Yo, que como he manifestado algunas veces en relación con lo que escribo, no soy escritor sino que trato de contar cosas en las que he participado o vivido, sin otra pretensión que la de hacer participes a los que tienen la amabilidad de leerme sobre lo sucedido en aquellos tiempos en los que, aunque ya transcurridos, nunca serán olvidados, y según una célebre frase atribuida al poeta romano Marco Valerio: «Recordar es vivir dos veces». Me identifico totalmente con ella, aún a riesgo de excederme en los recuerdos, mientras la memoria no me falle, cosa que hasta la fecha me viene respetando, si bien con algunos excesos en repeticiones inconscientes.

Rara es la conversación que no se inicia con un: te acuerdas de cuando…, para, de esta forma, dar entrada a quienes te acompañan en tertulias enriquecedoras, generalmente en las barras de los bares, como indiscutibles universidades del pueblo llano donde no se exige titulación alguna para formar parte de las mismas.
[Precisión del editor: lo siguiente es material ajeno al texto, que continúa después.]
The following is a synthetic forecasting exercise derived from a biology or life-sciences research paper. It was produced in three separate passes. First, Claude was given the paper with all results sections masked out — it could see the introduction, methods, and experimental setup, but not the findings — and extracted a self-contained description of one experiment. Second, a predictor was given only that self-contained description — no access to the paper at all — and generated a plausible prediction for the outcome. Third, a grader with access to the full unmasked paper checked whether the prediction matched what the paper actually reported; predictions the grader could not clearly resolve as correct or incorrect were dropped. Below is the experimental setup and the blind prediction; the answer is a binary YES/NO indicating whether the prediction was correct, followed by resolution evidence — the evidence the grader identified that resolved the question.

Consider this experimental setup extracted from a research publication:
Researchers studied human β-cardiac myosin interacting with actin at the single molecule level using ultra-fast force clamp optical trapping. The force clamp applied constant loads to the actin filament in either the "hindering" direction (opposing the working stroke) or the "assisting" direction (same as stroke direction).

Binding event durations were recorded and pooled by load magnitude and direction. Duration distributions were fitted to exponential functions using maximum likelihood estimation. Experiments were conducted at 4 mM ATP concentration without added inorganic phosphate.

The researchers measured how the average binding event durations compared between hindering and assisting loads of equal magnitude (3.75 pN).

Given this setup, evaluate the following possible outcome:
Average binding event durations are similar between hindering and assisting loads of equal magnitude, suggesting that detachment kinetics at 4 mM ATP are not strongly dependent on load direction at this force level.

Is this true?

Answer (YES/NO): NO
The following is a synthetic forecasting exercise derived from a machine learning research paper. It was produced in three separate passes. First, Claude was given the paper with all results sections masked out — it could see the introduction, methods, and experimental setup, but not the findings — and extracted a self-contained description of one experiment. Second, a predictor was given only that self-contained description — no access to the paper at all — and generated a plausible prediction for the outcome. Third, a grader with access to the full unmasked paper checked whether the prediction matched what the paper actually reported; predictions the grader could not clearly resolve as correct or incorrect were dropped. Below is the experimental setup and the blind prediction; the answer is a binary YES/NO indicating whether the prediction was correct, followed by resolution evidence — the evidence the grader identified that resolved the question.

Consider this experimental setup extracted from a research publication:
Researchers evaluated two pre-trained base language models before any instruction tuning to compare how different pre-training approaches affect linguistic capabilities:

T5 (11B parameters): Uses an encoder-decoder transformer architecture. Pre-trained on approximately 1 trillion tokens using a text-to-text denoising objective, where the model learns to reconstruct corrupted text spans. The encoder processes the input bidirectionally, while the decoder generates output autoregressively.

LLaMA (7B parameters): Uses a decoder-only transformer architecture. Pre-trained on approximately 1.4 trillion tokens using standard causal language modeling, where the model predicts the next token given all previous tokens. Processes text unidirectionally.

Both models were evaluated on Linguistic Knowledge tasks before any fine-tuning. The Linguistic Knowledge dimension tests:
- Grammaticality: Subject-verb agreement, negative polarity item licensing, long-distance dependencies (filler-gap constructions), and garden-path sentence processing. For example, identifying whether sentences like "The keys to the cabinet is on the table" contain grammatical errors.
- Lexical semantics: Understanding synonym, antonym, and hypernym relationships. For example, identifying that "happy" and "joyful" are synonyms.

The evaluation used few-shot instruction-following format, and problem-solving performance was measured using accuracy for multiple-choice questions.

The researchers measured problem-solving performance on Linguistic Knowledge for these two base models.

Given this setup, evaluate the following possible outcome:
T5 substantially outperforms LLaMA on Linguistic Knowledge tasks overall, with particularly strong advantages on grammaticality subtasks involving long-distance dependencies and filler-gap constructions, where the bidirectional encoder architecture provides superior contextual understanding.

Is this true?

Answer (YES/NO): NO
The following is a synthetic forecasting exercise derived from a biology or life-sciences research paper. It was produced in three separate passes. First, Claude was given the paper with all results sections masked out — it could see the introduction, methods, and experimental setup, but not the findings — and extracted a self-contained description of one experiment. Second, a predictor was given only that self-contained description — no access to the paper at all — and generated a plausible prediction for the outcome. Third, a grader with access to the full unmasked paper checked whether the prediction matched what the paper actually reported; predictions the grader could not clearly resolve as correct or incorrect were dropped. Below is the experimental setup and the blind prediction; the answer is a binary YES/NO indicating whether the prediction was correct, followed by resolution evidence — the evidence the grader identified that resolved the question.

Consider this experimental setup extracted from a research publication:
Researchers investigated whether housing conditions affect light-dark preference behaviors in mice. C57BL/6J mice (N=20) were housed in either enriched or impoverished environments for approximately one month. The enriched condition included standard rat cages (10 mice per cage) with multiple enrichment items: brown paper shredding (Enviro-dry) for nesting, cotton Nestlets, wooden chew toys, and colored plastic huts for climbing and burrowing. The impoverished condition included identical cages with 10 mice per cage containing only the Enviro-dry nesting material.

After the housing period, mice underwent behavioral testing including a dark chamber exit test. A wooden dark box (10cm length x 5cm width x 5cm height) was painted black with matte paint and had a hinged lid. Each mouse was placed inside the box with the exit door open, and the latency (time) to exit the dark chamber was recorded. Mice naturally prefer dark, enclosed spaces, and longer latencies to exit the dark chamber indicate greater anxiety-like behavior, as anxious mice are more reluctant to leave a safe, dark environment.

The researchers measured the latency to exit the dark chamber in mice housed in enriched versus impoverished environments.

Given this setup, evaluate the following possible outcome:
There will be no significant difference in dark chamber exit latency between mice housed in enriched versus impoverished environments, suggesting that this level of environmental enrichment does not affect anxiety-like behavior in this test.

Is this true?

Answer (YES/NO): YES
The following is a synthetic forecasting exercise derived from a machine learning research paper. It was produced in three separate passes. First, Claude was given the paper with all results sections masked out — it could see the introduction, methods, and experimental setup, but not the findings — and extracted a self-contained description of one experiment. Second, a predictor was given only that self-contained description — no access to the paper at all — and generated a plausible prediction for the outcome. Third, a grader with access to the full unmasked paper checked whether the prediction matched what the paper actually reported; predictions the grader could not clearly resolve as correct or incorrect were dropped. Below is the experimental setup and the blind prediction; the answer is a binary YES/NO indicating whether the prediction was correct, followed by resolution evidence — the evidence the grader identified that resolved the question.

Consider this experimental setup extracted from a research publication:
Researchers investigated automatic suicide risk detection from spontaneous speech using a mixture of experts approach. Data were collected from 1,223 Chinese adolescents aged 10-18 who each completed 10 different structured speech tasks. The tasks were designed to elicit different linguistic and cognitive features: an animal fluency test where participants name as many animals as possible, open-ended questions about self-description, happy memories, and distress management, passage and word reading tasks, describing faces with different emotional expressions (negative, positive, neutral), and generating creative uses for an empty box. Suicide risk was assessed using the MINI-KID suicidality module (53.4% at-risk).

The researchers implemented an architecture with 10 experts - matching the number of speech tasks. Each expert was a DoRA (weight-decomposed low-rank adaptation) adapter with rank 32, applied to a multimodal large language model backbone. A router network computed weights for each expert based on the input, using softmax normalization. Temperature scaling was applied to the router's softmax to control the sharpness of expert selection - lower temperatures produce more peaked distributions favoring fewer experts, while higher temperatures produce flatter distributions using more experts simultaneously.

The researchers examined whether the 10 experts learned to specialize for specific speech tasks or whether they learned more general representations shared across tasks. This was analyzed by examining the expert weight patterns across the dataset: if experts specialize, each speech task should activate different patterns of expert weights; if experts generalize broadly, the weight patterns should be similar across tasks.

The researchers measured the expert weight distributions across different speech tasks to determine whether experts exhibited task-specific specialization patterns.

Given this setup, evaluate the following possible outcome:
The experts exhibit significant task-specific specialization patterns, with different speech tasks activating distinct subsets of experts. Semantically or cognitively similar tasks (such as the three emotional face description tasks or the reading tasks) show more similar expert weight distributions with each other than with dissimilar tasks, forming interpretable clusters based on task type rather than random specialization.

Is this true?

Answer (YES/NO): YES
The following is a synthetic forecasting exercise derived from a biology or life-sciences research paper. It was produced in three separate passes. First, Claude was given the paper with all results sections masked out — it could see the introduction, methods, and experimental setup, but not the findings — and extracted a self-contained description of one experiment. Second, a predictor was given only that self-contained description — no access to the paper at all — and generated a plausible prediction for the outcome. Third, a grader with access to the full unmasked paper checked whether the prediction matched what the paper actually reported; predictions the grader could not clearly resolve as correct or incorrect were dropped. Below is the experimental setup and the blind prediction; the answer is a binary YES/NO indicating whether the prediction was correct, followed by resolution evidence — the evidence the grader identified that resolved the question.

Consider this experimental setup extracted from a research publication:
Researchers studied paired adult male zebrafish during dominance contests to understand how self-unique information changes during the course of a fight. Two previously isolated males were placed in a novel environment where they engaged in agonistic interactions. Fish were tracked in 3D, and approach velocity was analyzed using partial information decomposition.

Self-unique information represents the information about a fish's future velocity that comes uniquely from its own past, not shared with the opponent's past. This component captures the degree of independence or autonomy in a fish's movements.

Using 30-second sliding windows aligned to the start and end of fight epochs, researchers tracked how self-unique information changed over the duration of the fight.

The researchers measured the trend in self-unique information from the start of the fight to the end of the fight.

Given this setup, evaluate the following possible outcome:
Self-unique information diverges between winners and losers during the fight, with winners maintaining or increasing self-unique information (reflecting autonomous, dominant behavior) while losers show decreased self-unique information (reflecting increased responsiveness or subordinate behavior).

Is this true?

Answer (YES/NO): NO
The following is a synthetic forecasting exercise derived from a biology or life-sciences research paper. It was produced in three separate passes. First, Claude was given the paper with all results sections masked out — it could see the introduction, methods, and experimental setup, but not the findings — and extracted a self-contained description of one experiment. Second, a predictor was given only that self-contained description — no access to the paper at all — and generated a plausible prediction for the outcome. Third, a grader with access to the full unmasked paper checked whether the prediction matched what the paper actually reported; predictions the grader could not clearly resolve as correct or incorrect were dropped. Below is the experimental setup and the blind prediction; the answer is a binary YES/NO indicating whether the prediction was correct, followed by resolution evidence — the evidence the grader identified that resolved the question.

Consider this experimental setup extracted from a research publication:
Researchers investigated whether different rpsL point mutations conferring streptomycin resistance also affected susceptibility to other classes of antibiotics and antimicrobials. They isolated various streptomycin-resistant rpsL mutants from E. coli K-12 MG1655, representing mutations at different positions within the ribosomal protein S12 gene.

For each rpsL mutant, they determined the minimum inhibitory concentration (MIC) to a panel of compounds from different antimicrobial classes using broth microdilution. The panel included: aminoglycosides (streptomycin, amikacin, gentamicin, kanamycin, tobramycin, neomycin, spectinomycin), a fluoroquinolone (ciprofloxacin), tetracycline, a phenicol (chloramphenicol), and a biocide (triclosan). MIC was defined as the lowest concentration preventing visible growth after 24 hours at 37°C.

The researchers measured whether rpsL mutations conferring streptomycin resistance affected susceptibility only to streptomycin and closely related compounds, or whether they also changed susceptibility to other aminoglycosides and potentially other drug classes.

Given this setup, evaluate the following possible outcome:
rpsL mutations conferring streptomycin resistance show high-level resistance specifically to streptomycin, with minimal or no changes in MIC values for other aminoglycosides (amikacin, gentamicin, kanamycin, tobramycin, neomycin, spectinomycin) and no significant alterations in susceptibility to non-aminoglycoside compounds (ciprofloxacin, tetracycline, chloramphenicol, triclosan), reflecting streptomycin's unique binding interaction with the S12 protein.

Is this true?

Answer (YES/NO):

Como esto está relacionado con algunas frases que dejaron huella, me voy a referir a una que leí hace nos días pronunciada por el conocido, actor y director, Russel Crowe, neocelandés conocido entre otras famosas películas, por ‘Gladiator’, cuando manifestó que «estoy harto de que los famosos usen su fama para promover una causa. Deja un cheque en un sobre en el lugar correcto y cállate», (por esta frase sí que merecería, sin duda alguna, un Oscar). Aunque no le conozco personalmente, y por si llega a sus oídos (que no creo), me quito el sombrero aún a riesgo de mojarme con el agua de la lluvia la cabeza y que, como dice un celebérrimo refrán español: «Obras son amores y no buenas razones». Más claro que el agua limpia.